In order to build our MA-ABE scheme, we took a modular approach. We start by designing the first direct construction of a post-quantum CP-ABE scheme under the LWE assumption. Prior to our work, the only known avenue for constructing CP-ABE under the LWE assumption was via a folklore generic transformation from KP-ABE using the machinery of universal circuits. As opposed to that universal circuit-based CP-ABE scheme, our direct construction enjoys interesting properties, namely, public randomness and modularized structure for users’ secret keys. Leveraging these important properties in a crucial way, we then extended our CP-ABE scheme into the decentralized multi-authority setting.  At a technical level, our work made important conceptual contributions in developing new tools and proof techniques. All existing LWE-based ABE schemes are based on techniques inspired from those in the field of fully homomorphic encryption (FHE). In contrast, we devise a new pathway towards LWE-based ABE by developing techniques to import the bilinear map-based counterparts into the LWE setting.

Is there any other ongoing research you’d like to mention?

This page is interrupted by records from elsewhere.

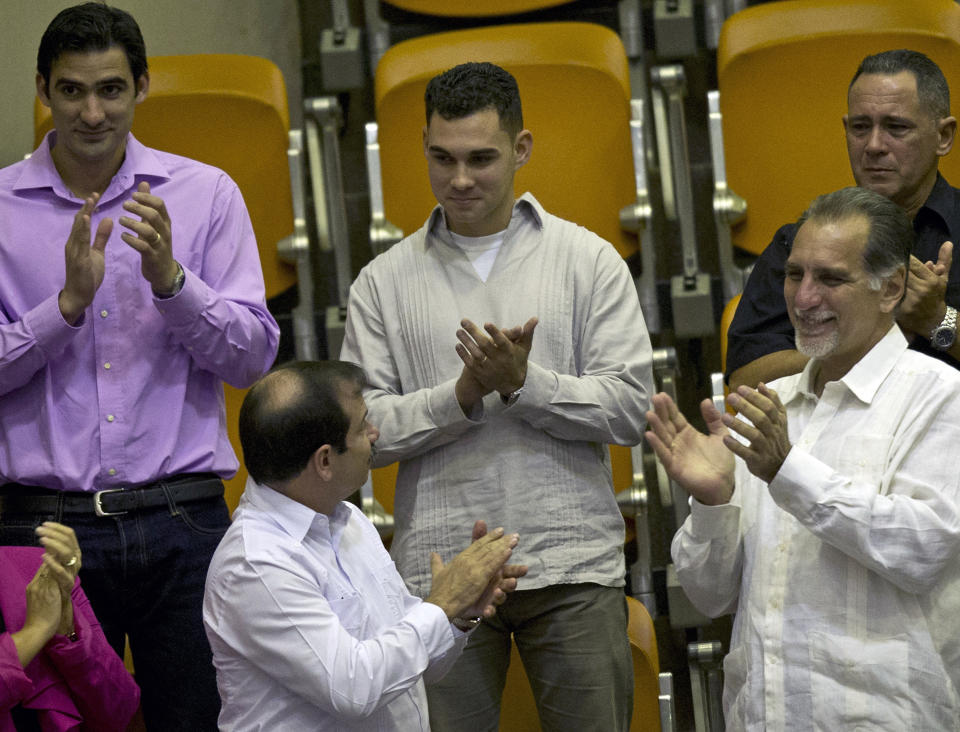 ARCHIVO - Elián González, en el centro, es reconocido con aplausos durante una sesión legislativa en la Asamblea Nacional en La Habana, Cuba, el 20 de diciembre de 2014. (AP Foto/Ramón Espinosa, Archivo)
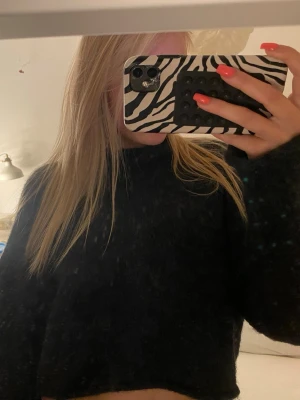 Marinblå croppad stickad tröja - Mysig marinblå croppad stickad tröja med rund hals och långa ärmar. Perfekt till jeans eller kjol för en chill och trendig look. Materialet känns mjukt och skönt mot huden. Enkel och stilren design utan tryck eller detaljer.
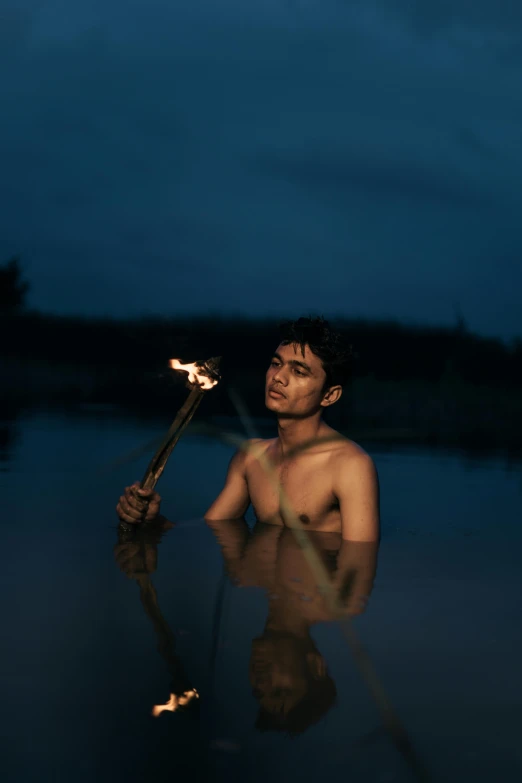 a man is holding a stick in the water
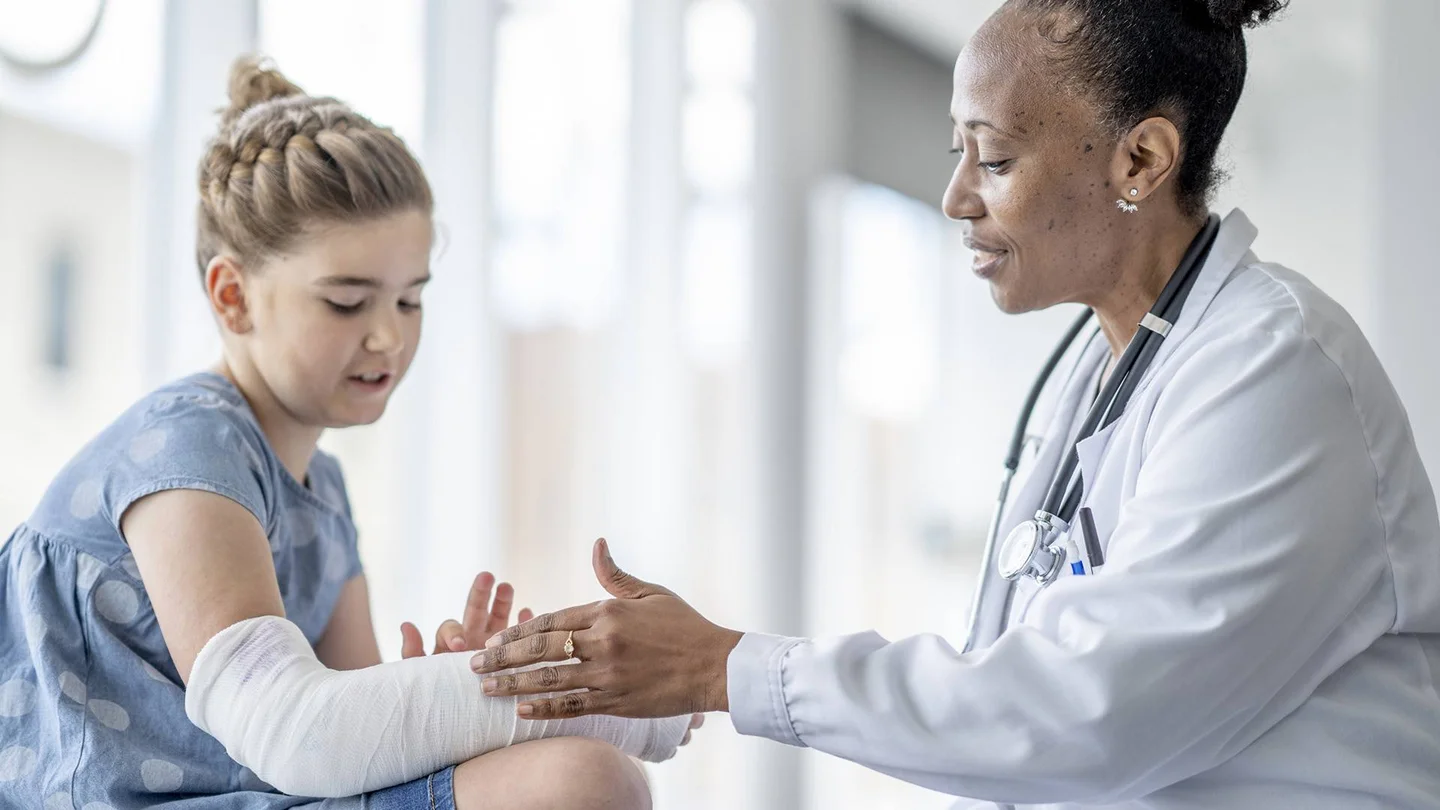 Eine &Auml;rztin pr&uuml;ft den eingegipsten Arm eines M&auml;dchens.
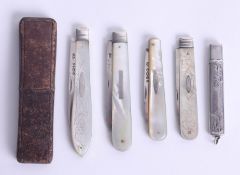 Four silver and mother of pearl fruit knives and pencil.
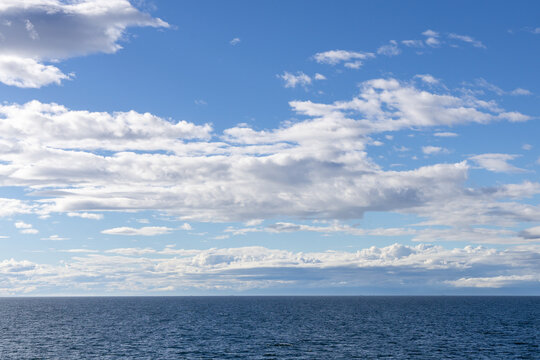 Calm Ocean Horizon With Blue Sky and Puffy Clouds Over the Strait of Georgia, British Columbia, Canada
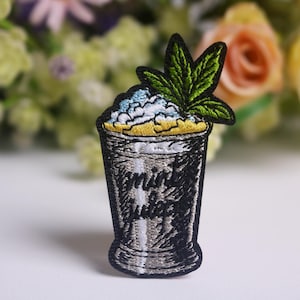 May include: Embroidered patch featuring a cocktail glass design with the words "mint juice". The patch has a black outline, a silver-colored glass, and a green leaf on top. The top of the glass has blue and yellow accents.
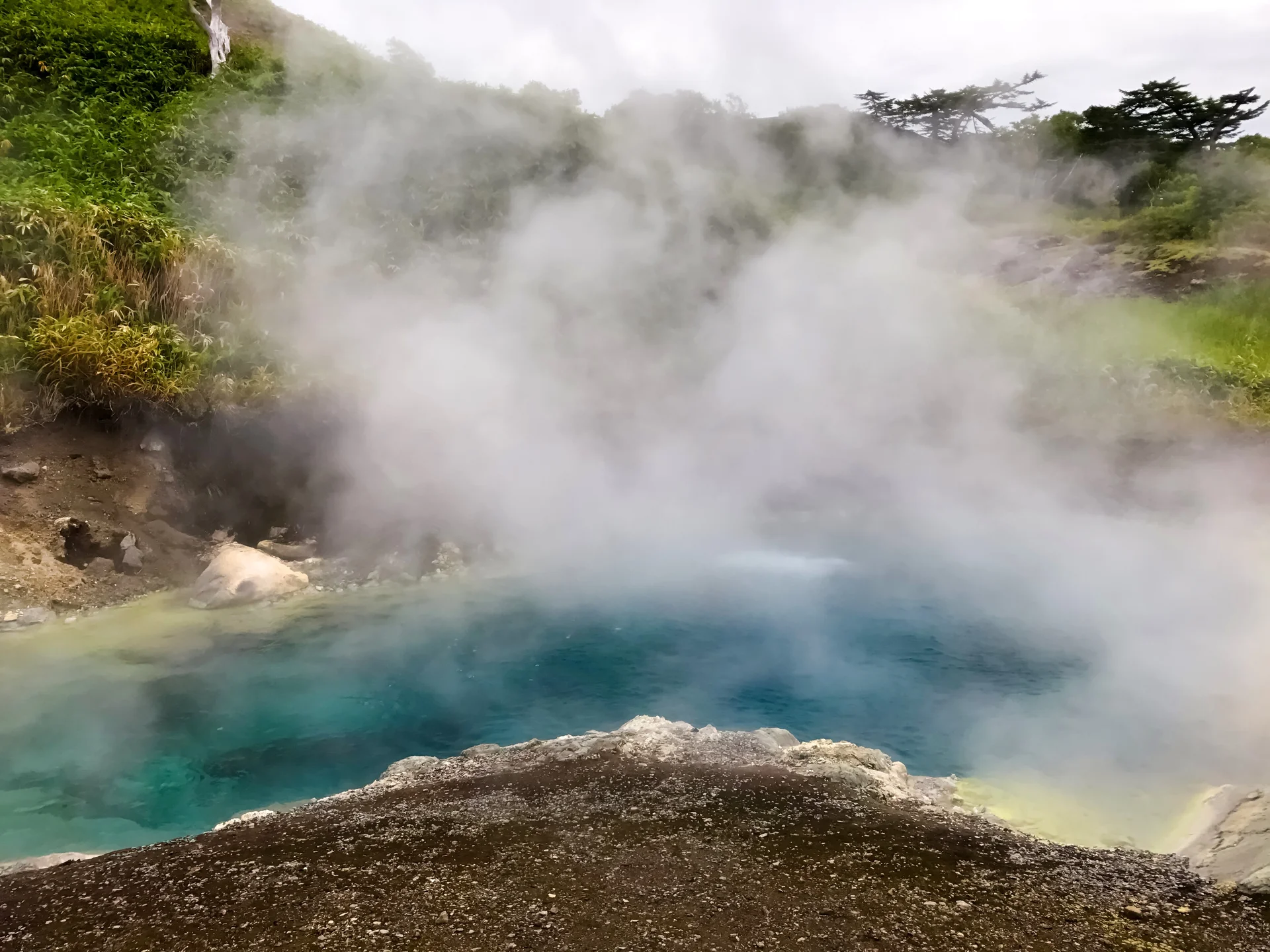 Swimming in natural hot springs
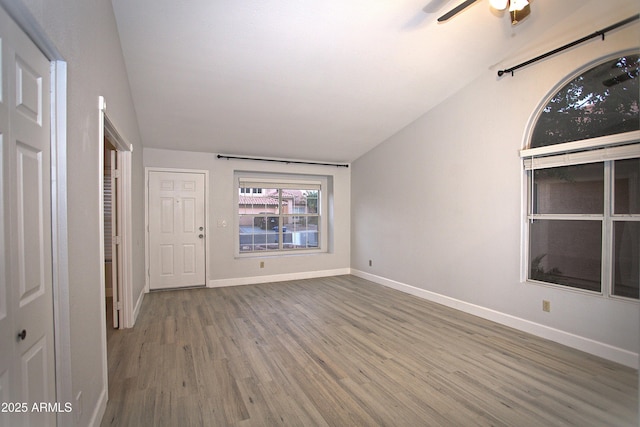 5941 W Venus Way, Chandler, AZ 85226 - unfurnished bedroom with vaulted ceiling, wood finished floors, baseboards, and ceiling fan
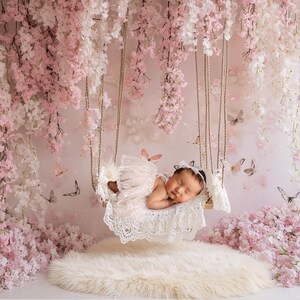 May include: A sleeping baby in a white lace swing, surrounded by pink and white flower blossoms. The swing is suspended from a white ceiling with pink and white flower garlands.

Currently, I am working on both enhancing the post-quantum security for expressive multi-authority ABE schemes, as well as designing multi-authority ABE schemes with stronger security guarantees. In particular, one long standing open problem in the field of multi-authority ABE has been to support adaptive corruption of attribute authorities. This is very important for deploying multi-authority ABE in a decentralized environment where authorities are completely independent of one another and can join the system at any point of time. In another collaboration with Dr. Brent Waters and Dr. Ilan Komargodski, I developed the first multi-authority ABE scheme that supports both adaptive user key queries and adaptive corruption of authorities at the same time. The scheme is built in bilinear groups under well-studied computational assumptions. The paper, titled “Fully Adaptive Decentralized Multi-Authority ABE,” is already out on ePrint. 

I am also working on enhancing the functionality of multi-authority ABE schemes. More precisely, I am engaged in designing decentralized multi-authority attribute-based inner-product functional encryption scheme, where each authority can control an arbitrary number of attributes while an arbitrary length data can be processed during decryption upon a successful access right validation. Note that in a multi-authority ABE, a successful access right validation enables the recovery of the encrypted data in the clear, whereas in a multi-authority attribute-based inner-product functional encryption a successful access right validation only allows validating inner products on encrypted data. Thus, we are moving towards an even more fine-grained access control in the multi-authority setting and offering even greater flexibility over encrypted data processing.